Stanford University, the third-richest U.S. college, plans to name Ken Frier chief investment officer, filling a position that’s been open more than two years, according to two people with knowledge of the hire.
Frier holds the same job at the employee pension plan of Hewlett-Packard Co. in Palo Alto, California, about 2 miles (3.2 kilometers) from the Stanford campus. He’ll start at the university in August, said the people, who asked not to be identified because the appointment hasn’t been made public.
Frier, 52, a graduate of Stanford Business School, will report to John Powers, chief executive officer of Stanford Management Co., which oversees the $12.6 billion endowment. Endowment board members sought an experienced manager to support Powers after the fund’s investments dropped a record 26 percent in the year ended June 30, 2009, a person with knowledge of the matter said in April.
The chief investment officer’s post has been vacant since February 2008, when Eric Upin left for Sequoia Capital, a venture capital firm in Menlo Park, California.
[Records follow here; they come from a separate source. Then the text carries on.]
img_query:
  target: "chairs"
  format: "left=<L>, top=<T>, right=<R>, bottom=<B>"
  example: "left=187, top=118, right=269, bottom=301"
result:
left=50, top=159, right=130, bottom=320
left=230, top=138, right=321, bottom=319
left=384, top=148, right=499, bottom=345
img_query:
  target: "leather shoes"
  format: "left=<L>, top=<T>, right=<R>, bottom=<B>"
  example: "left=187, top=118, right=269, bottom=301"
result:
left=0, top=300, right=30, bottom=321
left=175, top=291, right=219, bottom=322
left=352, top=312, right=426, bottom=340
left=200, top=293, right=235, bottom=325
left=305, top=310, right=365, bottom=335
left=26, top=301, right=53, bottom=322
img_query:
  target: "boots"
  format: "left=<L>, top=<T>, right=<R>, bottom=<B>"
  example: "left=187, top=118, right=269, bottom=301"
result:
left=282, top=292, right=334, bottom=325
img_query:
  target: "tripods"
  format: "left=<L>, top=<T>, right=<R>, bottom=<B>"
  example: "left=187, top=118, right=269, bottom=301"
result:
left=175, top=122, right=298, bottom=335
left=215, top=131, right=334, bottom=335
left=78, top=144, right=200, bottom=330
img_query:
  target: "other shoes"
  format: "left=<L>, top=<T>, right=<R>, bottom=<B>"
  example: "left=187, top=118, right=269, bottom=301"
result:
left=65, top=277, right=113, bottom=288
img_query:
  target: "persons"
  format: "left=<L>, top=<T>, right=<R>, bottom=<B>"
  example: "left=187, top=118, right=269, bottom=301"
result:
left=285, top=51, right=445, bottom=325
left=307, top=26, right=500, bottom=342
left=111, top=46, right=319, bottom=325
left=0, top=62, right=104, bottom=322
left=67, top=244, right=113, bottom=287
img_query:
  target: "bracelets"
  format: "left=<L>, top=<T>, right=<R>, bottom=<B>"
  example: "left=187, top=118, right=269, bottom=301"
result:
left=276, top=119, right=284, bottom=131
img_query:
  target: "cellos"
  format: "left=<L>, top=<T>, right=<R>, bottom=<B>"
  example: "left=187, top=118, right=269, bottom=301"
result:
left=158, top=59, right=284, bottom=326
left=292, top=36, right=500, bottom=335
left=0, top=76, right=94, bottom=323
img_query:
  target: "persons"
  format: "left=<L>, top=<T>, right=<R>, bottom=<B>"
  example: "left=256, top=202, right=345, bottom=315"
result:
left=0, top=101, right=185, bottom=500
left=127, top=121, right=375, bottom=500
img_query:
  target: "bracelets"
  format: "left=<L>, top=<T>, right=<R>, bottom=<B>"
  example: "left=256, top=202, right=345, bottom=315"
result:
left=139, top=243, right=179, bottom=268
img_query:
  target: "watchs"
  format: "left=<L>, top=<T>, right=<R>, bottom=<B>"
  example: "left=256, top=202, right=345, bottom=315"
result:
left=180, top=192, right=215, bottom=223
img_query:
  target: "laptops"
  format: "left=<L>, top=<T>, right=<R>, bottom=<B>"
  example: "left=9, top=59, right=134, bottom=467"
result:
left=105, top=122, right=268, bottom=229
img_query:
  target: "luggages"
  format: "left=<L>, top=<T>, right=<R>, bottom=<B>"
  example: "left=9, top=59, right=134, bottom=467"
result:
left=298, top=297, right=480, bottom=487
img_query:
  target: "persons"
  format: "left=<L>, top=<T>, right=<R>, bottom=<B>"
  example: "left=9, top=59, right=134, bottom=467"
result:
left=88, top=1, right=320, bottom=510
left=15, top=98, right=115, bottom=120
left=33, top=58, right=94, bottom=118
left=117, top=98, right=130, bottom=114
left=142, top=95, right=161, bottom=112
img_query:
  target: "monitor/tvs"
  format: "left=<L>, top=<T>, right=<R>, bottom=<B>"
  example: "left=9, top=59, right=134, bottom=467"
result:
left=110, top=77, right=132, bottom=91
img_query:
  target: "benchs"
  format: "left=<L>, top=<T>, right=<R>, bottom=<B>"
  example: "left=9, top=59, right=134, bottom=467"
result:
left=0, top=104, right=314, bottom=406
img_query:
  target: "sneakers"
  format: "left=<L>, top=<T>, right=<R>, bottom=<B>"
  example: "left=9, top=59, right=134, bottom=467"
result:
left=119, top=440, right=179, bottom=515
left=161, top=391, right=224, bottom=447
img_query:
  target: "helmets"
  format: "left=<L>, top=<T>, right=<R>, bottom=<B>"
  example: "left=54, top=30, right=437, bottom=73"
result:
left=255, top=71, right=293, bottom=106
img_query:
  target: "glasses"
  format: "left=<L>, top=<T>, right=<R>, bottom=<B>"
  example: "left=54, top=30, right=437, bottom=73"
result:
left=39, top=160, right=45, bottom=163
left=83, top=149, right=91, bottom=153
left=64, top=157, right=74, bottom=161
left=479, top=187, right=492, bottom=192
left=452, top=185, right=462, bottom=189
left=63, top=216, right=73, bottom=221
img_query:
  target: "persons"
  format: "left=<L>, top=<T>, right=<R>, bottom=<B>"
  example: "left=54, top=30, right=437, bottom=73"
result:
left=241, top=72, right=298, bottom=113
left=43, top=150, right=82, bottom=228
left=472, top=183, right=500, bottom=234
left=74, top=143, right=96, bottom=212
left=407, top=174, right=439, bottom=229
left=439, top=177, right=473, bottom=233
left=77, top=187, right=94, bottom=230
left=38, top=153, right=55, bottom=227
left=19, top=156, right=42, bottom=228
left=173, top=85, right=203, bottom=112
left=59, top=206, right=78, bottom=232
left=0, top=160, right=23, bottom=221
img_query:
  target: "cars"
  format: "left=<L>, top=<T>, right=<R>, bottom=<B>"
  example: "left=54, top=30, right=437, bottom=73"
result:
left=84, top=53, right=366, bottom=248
Upin later moved to Makena Capital Management LLC, a Menlo Park money manager founded by Michael McCaffery, Powers’s predecessor at Stanford Management.
Frier joined Hewlett-Packard’s treasury department in 2000 and has run the $30 billion pension fund of the world’s largest personal-computer maker since 2007. He declined to comment, as did David Demarest, a Stanford spokesman. Hani Durzy, a spokesman for Hewlett-Packard, didn’t return a telephone call and e-mail seeking comment.
University endowments suffered record losses following the September 2008 bankruptcy of Lehman Brothers Holdings Inc., triggering layoffs, spending reductions and delays in capital projects. Investments at Harvard University, in Cambridge, Massachusetts, fell 27 percent in the year ended June 2009, while holdings at Yale University of New Haven, Connecticut, declined 25 percent.
Harvard’s $26 billion endowment is the largest among U.S. colleges, while Yale’s $16 billion fund ranks second.
Stanford, in the wake of the financial crisis, dismissed 412, or 3.2 percent, of its non-faculty workers and postponed $1.1 billion in construction. As financial markets recovered in 2009, Powers explored selling as much as $1 billion of its private-equity, distressed-debt and energy funds to take advantage of rising prices. He canceled the sale in December.
The search for a chief investment officer was handled by David Barrett Partners LLC, a recruiting company in New York.